I'm a native speaker of New Zealand English but as far as I'm aware this applies to any regional variant of English (although a "quarter" for 25¢ is specific to North America). A "quarter" is far more commonly used in conversation than a "fourth" but both mean "one part in four" (1/4). A "quarter" is a countable part so you can have two quarters or three quarters (such as pieces of a cake or pie). These could be separate quarter-sizes pieces or a fraction of the whole. However, a notable distinction is the there is a difference in the abbreviated or written forms commonly used in mathematics.
1/1 = 1 so it is a "whole" or "unit" (not a first)
1/2 (or 2/4) is "half" or "halves"
1/3 (or 1/3rd) and 2/3 is a "third" and "two thirds" respectively
3/4 and 3/4ths are read as "three quarters" or "three fourths" (these are not interchangeable)
Thus I would only use "fourths" in writing and mathematics, never in spoken conversation.

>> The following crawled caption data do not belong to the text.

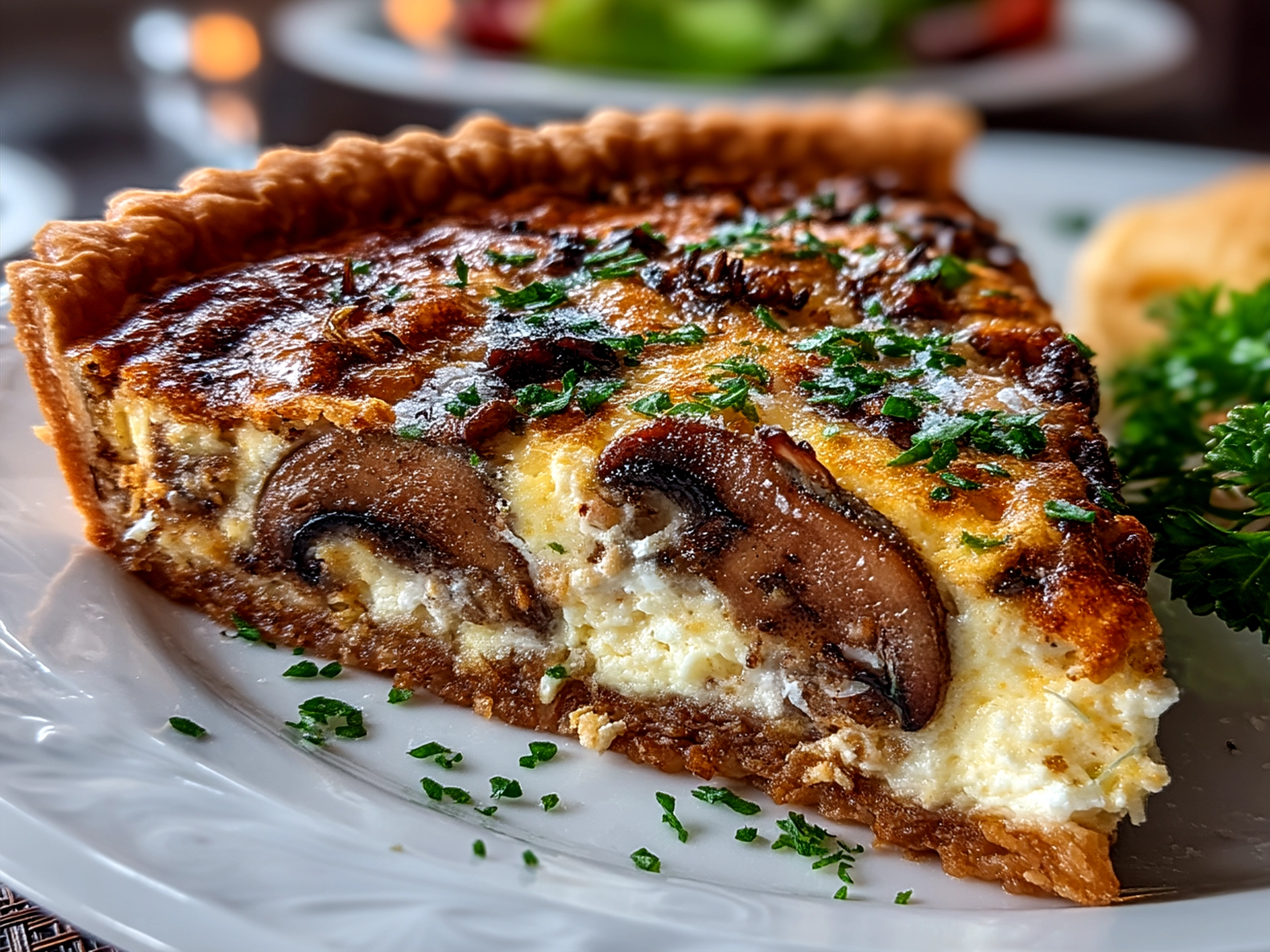 Morel Mushroom Quiche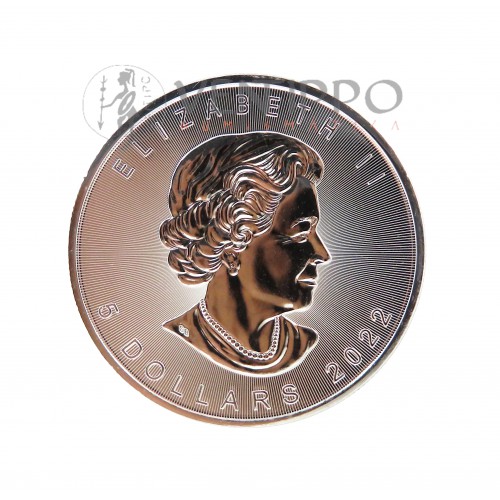 Canadá, 5 $ Plata ( 1 OZ ley 9999 mls .) Hoja de Arce / Sistema Solar coloreada, 2022.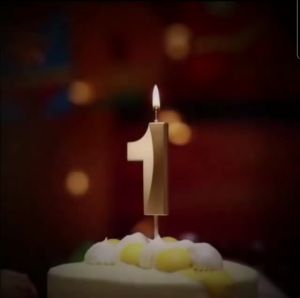 Lilin ulang tahun Angka  metalik Ukuran Besar / Colour Candle Gold Silver (Satuan)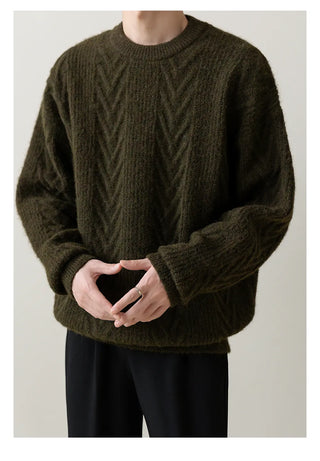 wool blend pullover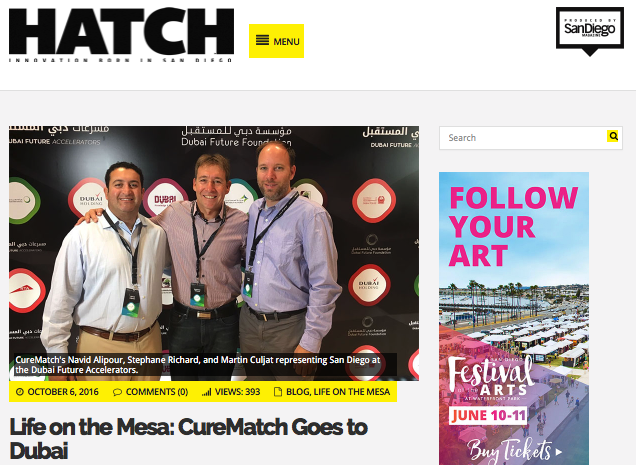 Hatch Magazine Highlights CureMatch in Dubai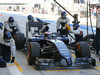 TEST F1 BAHRAIN 21 FEBBRAIO, Valtteri Bottas (FIN) Williams FW36 practices a pit stop.
21.02.2014. Formula One Testing, Bahrain Test One, Day Three, Sakhir, Bahrain.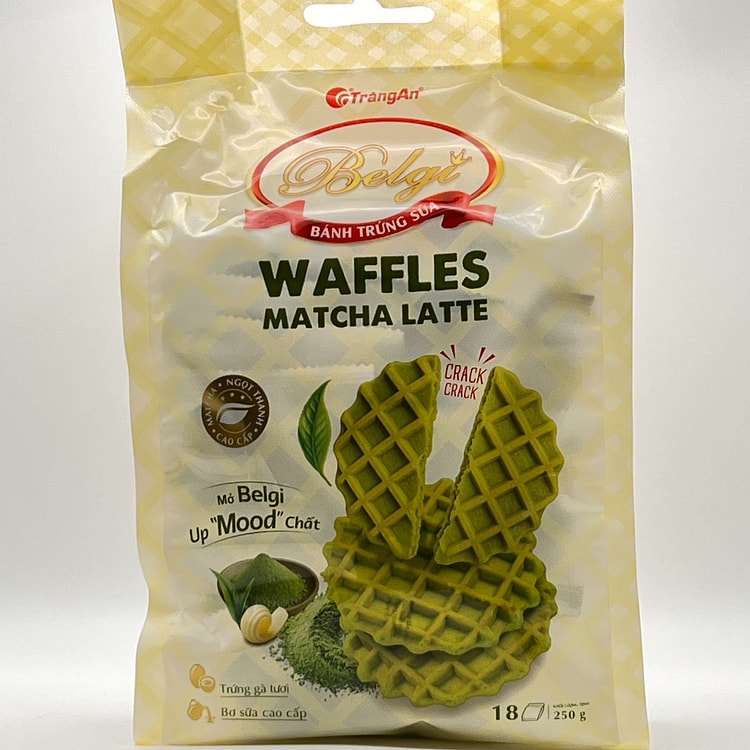 BELGI WAFFLES MATCHA LATTE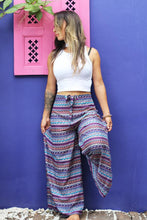multi colored boho chic wrap pants for women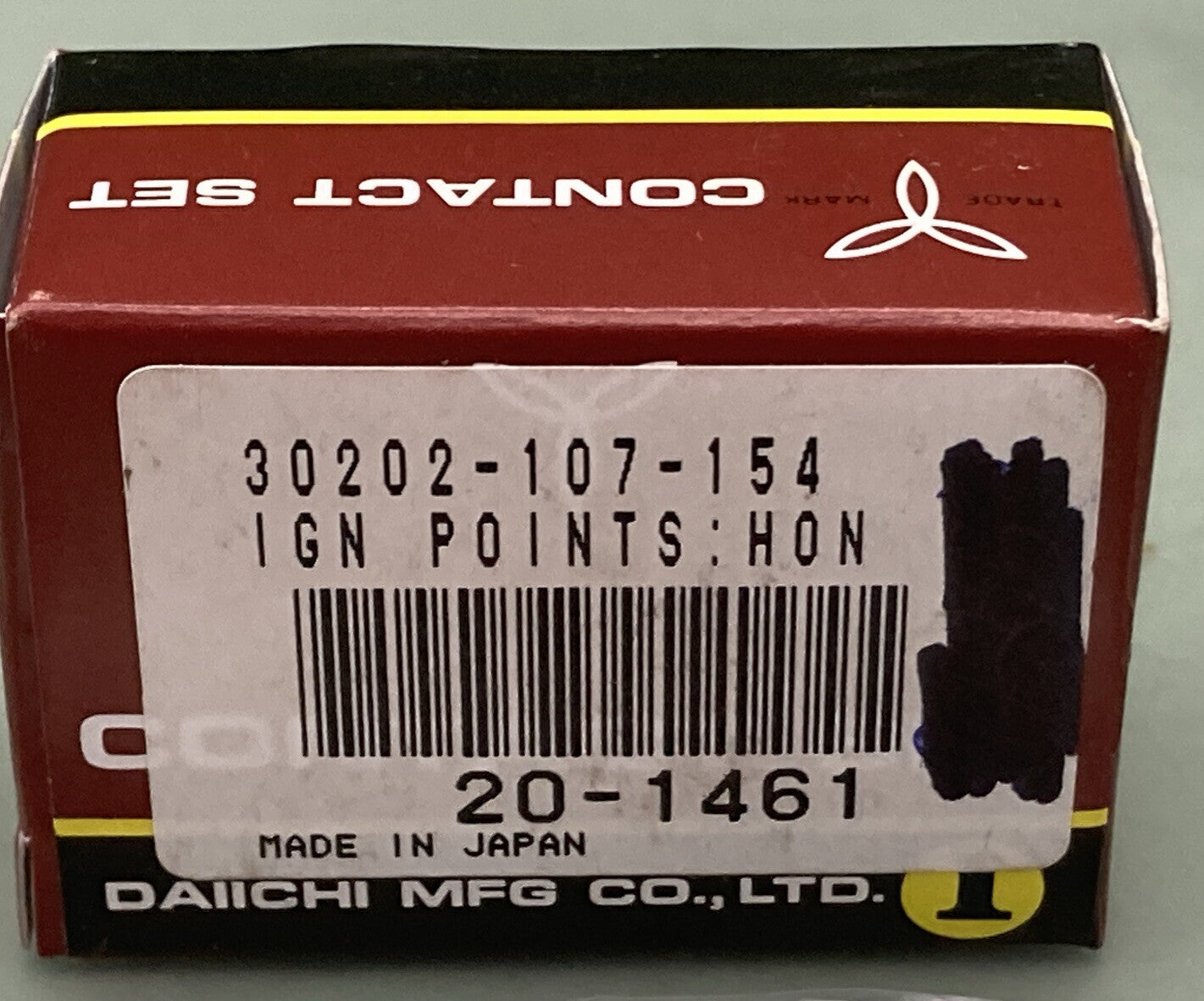 NEW REPLACES DAIICHI HONDA 30202-107-154 IGNITION CONTACT POINT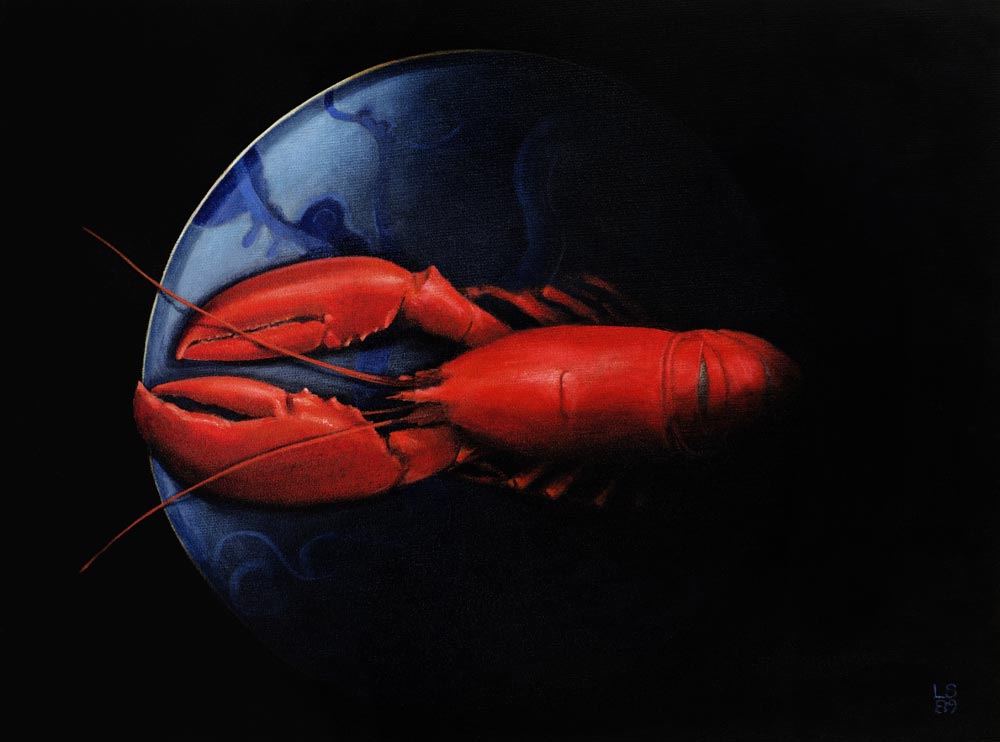 Lobster on Tiffany Plate von Lincoln  Seligman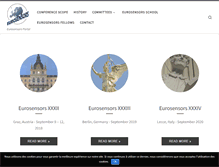 Tablet Screenshot of eurosensors.net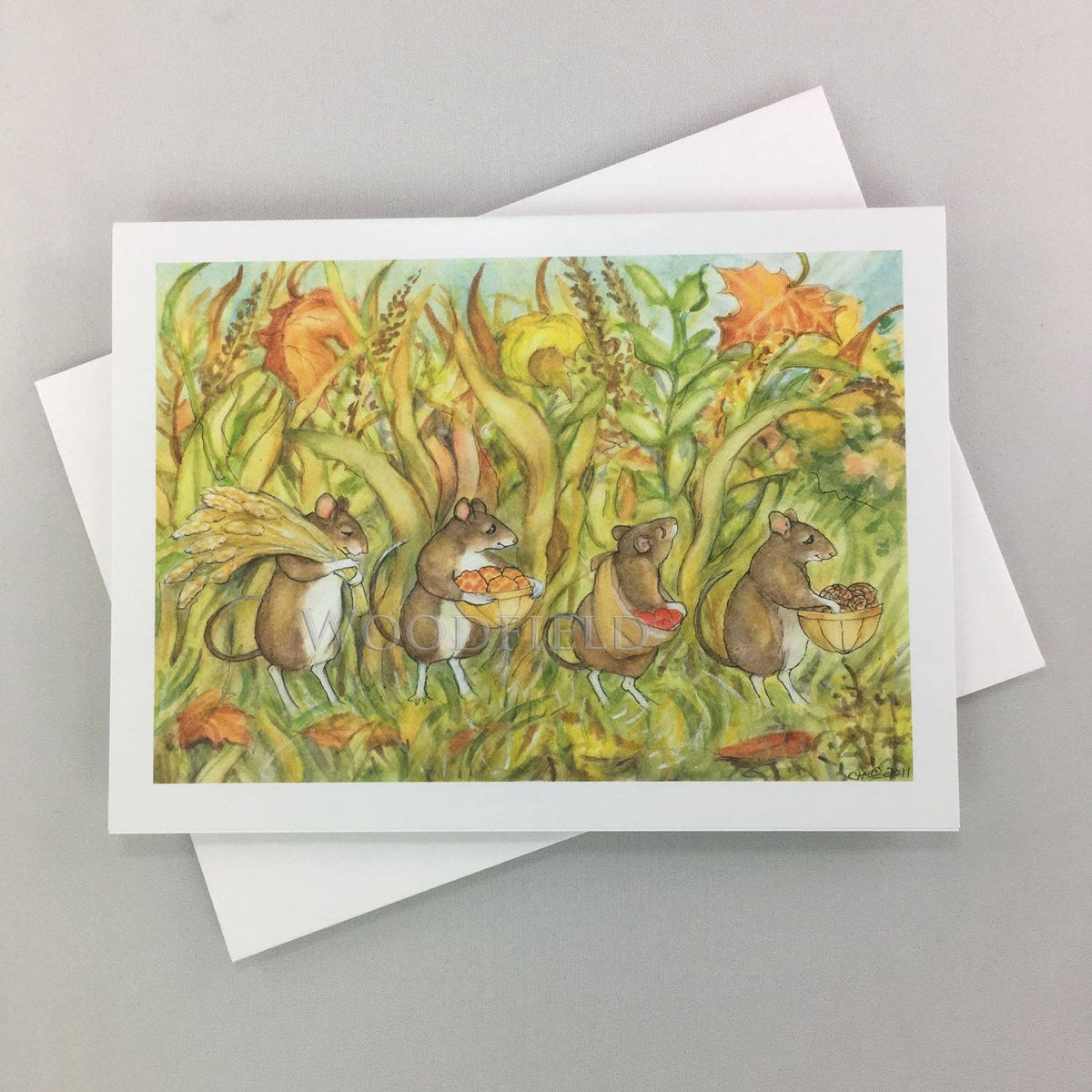 #325 - Mice Gathering Notecard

Perhaps it is sometimes used by children or when teaching mathematics but is rarely spoken between two adults.
Notice that in these abbreviations the denominator (bottom number) corresponds to ordinal numbers: 1st "first", 2nd "second", 3rd "third", 4th "fourth", 5th "fifth", and so on. That is the convention for reading written fractions: x/y is read as x yths (not halves, thirds or quarters). The exception is "percentages": x/100 (x%) which uses the latin derived x per cent or very large numbers (such as ppm = parts per mil[lion]).